I no longer hear his heavy footfalls and turn around. He's leaned up against a wall using his inhaler. The panting has stayed the same as I walk back to him.
"Are you happy like this?" I ask him.
"Of course not."
"You know this won't get any better right? You're banging on Death's door to let you in at this rate."
"I know."
"You obviously don't Ralphie or you wouldn't be here right now. You don't understand the caliber of just how serious this is getting and where you're going to end up."
He looks confused, "End up?"
"Yes, now follow me."
The rest of our trip was mostly silent except for the occasional huff and puff from my tag along. The walk was fairly short but at the pace Ralphie was traveling made it seem like we were walking across town. But I knew this would be worth it, this was that click that would spark an epiphany for him. He will finally see reason and understand the incredible danger he's in. He will finally figure out that changing his lifestyle will be the key to turning back time on his body, and he'll go on to live and be able to do whatever he pleases.
We come to two large stainless steel doors; a small sign reading 'Morgue' is screwed to the wall above. He stares at it as I swipe my ID card and unlock the impenetrable doors. They open and he hesitates to step forth until I motion him to move inside. With a deep breath he places one foot in front of the other entering and I follow.
The room is completely sterile and dim lighting fixtures hang from the ceiling; a very good setting for what lies behind the small stainless doors lining the walls. It's a little cold in here but with my heart rate going as fast as it is it doesn't faze me. The only thing colder than this room might be my attitude right now but Ralphie can see just how serious I am.
He breaks the silence asking, "What are we doing here Dr. Son?"
I don't answer and only walk over to one of the doors. I'm completely calm as I open the door and pull the bed out. The body lying on top is of a woman in her early thirties.
"This is Ms. Cho. She was thirty two years old and passed away maybe a day or two ago."
Ralphie leans over her to get a better look from the opposite side of the sliding tray. "How did she die?" I can tell he already knew the answer but for some reason hoped I said the opposite of what he was currently thinking.
"Kidney failure… she had type two diabetes."
"… I have type two."
"Yup. This could be you within months if you don't shape up. I can set you up with a dietician and health specialists and your insurance will even cover gym fees with a trainer."
I watch him stare and Ms. Cho. No smile adorns her face and her skin pale and cold. To me it looks as though he's envisioning himself and tuned out from my options that were being laid out for him.
I ask grabbing his attention again, "Can you imagine your mother looking at you the same way you're looking at Ms. Cho? Can you see her crying over her loss?"
His eyebrows are knitted together trying his best to hold back his tears.
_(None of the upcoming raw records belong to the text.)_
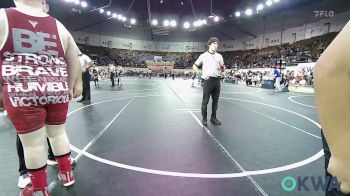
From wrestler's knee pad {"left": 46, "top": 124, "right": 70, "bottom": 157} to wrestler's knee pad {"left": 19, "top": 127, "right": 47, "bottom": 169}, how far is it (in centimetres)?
18

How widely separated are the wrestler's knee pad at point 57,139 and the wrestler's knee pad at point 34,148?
179 millimetres

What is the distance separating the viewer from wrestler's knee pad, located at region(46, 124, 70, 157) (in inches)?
82.5

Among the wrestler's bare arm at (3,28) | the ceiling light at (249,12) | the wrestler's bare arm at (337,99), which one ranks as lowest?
the wrestler's bare arm at (337,99)

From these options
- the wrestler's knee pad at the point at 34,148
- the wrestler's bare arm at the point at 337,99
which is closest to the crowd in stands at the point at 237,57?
the wrestler's knee pad at the point at 34,148

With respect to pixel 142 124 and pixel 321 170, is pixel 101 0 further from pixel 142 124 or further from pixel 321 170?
pixel 321 170

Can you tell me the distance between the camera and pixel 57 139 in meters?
2.16

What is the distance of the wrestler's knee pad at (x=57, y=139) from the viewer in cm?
210

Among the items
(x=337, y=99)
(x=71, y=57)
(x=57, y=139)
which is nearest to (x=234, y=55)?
(x=71, y=57)

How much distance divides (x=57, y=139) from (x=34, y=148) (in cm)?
30

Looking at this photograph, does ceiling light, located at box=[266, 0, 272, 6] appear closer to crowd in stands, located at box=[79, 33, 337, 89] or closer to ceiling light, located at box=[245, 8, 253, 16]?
ceiling light, located at box=[245, 8, 253, 16]

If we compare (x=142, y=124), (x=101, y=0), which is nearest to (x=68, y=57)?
(x=142, y=124)

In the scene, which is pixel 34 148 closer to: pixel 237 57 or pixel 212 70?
pixel 212 70

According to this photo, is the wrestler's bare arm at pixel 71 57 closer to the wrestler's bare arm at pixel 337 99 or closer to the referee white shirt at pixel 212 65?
the wrestler's bare arm at pixel 337 99

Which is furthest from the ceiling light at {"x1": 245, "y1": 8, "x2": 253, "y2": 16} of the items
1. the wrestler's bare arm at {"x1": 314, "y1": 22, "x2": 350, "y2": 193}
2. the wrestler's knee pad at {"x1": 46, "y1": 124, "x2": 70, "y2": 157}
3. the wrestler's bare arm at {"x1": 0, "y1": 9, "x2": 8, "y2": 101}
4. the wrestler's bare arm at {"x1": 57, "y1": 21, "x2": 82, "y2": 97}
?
the wrestler's bare arm at {"x1": 314, "y1": 22, "x2": 350, "y2": 193}
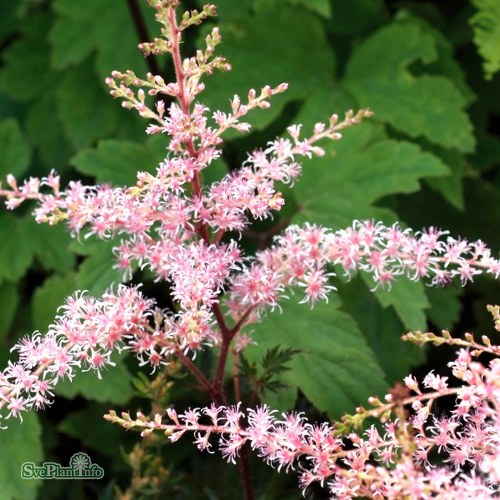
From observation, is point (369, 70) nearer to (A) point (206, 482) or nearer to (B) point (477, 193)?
(B) point (477, 193)

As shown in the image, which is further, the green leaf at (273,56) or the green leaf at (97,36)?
the green leaf at (97,36)

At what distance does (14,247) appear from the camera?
2.54 meters

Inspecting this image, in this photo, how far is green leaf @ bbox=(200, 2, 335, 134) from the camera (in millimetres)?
2514

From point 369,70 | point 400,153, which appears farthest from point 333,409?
point 369,70

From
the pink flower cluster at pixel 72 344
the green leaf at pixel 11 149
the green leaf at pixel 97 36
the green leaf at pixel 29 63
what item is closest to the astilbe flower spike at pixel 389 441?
the pink flower cluster at pixel 72 344

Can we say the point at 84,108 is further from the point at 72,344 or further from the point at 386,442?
the point at 386,442

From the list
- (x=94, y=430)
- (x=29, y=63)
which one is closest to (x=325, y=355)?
(x=94, y=430)

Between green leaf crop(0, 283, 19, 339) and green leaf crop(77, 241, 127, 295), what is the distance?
47 cm

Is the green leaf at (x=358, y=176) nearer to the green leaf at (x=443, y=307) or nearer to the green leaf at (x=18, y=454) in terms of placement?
the green leaf at (x=443, y=307)

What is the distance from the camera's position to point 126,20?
2.86m

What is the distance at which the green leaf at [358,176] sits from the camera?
2.18 meters

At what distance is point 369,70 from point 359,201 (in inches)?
22.5

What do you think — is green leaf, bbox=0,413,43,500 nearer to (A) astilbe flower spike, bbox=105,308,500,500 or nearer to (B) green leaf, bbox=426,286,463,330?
(A) astilbe flower spike, bbox=105,308,500,500

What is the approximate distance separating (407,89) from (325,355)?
982 millimetres
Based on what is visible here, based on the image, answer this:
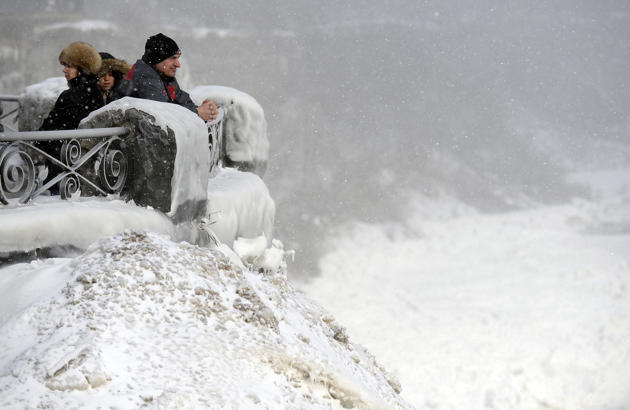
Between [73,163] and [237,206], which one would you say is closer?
[73,163]

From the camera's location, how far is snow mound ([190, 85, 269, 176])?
6645 mm

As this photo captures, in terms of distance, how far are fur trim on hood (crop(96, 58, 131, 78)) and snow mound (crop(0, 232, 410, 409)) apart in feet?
9.01

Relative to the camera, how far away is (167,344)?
2.20 meters

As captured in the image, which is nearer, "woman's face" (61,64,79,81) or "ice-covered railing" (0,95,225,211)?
"ice-covered railing" (0,95,225,211)

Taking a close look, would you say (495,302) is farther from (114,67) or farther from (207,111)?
(114,67)

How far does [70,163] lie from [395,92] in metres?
38.6

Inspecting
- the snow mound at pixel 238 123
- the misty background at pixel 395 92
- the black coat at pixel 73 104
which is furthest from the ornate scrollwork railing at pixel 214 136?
the misty background at pixel 395 92

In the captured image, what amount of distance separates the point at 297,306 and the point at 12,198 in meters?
1.75

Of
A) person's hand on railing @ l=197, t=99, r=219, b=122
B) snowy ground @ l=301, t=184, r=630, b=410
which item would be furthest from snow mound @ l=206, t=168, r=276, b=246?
snowy ground @ l=301, t=184, r=630, b=410

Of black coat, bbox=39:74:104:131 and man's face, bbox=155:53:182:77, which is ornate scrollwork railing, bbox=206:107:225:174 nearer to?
man's face, bbox=155:53:182:77

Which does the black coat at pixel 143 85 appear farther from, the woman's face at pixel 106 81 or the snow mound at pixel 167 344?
the snow mound at pixel 167 344

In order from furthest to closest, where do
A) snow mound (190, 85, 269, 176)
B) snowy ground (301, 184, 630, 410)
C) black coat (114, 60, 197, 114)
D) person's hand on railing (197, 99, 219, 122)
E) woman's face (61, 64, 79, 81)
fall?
snowy ground (301, 184, 630, 410)
snow mound (190, 85, 269, 176)
person's hand on railing (197, 99, 219, 122)
woman's face (61, 64, 79, 81)
black coat (114, 60, 197, 114)

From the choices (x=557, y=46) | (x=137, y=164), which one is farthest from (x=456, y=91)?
(x=137, y=164)

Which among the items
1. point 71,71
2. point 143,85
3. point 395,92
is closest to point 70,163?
point 143,85
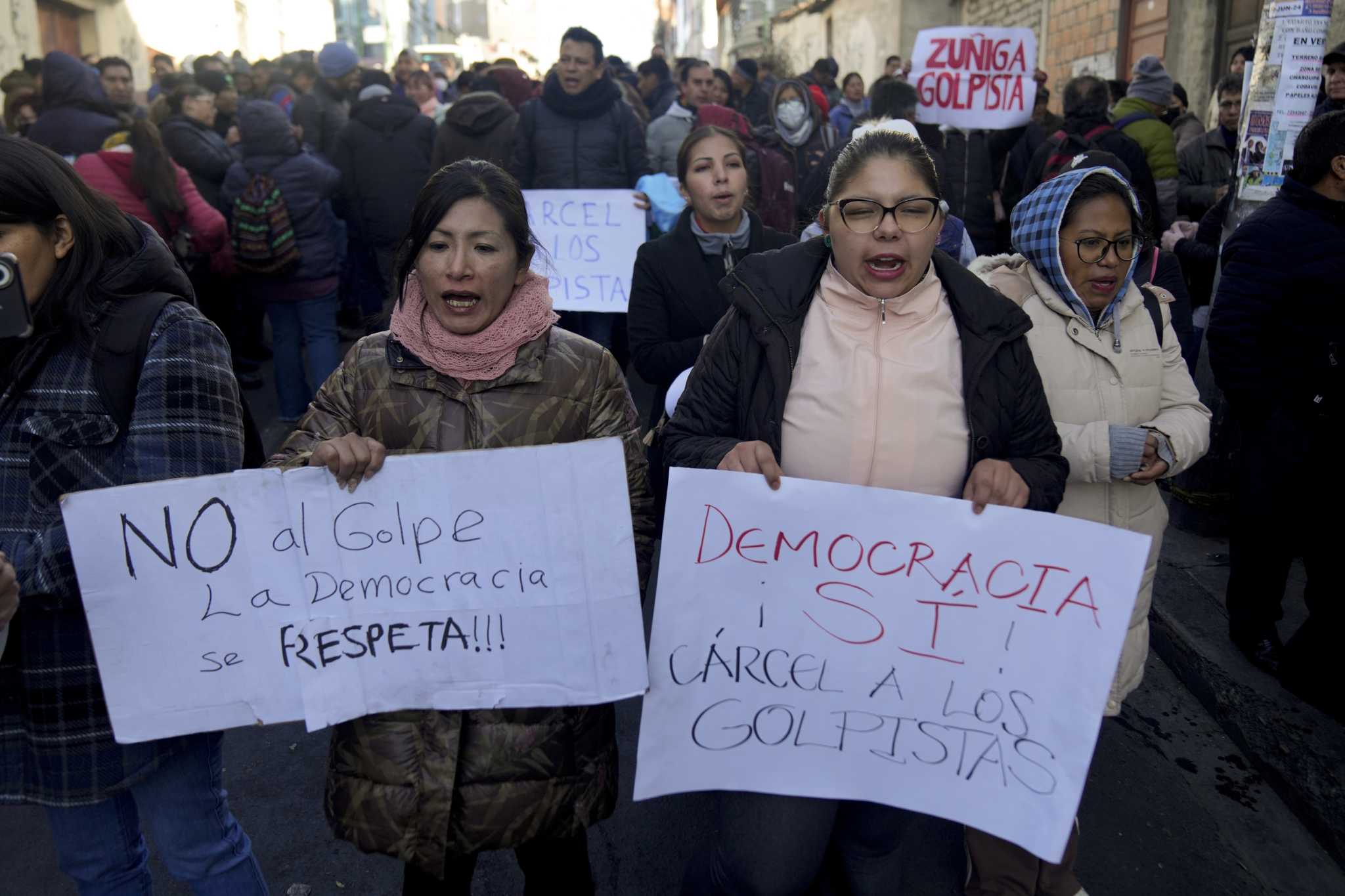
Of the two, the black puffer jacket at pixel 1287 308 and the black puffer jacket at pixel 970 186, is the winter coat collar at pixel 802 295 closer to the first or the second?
the black puffer jacket at pixel 1287 308

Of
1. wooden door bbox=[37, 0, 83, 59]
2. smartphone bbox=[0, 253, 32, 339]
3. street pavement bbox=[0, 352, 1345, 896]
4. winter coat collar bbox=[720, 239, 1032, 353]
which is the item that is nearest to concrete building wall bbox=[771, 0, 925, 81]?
wooden door bbox=[37, 0, 83, 59]

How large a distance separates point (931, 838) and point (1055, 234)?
5.74ft

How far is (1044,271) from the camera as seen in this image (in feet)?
8.52

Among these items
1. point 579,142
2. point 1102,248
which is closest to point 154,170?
point 579,142

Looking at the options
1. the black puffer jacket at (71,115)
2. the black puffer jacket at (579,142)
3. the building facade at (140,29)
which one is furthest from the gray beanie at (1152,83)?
the building facade at (140,29)

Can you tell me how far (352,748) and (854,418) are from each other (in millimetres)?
1183

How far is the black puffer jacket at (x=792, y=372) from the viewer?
2.14m

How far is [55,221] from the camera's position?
6.31 feet

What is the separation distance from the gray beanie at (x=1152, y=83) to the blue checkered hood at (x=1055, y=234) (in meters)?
5.75

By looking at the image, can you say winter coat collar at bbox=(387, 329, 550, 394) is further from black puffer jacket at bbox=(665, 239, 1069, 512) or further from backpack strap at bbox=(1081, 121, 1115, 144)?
backpack strap at bbox=(1081, 121, 1115, 144)

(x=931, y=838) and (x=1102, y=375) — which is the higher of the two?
(x=1102, y=375)

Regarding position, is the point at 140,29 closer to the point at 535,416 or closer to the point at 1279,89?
the point at 1279,89

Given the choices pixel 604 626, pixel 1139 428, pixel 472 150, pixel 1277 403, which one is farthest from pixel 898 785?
pixel 472 150

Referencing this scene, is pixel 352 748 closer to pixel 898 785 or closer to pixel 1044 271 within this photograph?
pixel 898 785
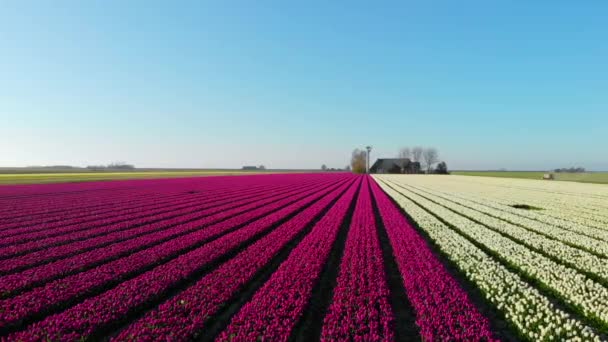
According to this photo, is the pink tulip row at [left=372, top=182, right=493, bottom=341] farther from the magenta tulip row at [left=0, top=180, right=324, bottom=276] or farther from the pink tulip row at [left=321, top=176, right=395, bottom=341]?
the magenta tulip row at [left=0, top=180, right=324, bottom=276]

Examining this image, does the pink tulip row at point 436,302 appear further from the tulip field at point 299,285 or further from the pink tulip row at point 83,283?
the pink tulip row at point 83,283

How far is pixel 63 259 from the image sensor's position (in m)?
9.98

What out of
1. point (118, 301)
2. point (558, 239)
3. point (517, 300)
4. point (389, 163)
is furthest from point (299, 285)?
point (389, 163)

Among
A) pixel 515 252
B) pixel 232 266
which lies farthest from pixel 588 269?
pixel 232 266

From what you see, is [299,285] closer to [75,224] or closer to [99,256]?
[99,256]

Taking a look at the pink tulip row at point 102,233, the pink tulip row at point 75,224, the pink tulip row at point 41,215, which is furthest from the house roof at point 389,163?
the pink tulip row at point 102,233

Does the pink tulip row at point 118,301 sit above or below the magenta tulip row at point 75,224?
below

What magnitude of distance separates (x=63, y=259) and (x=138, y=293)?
4911 mm

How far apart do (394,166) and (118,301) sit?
145 meters

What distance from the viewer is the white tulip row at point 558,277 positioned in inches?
256

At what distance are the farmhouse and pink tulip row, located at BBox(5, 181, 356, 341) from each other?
14054cm

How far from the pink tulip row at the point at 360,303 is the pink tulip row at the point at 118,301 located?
2723 mm

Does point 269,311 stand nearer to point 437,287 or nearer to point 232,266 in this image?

He only nods to acknowledge he is listening to me.
"Wouldn't you feel guilty in the afterlife knowing you could've changed it?"
He stands up straight keeping his eyes trained on the dead woman. "No," he says. I'm a little taken back by what he just said but he goes on.
"Because this isn't going to happen to me… I'll do it. I know it'll be hard and it won't happen overnight but, Dr. Son… I'm going to do it."
I smile. I can see he really means it this time and I know I've done my job no matter how unprofessional it may have been.
He looks me in the eyes, "Thank you."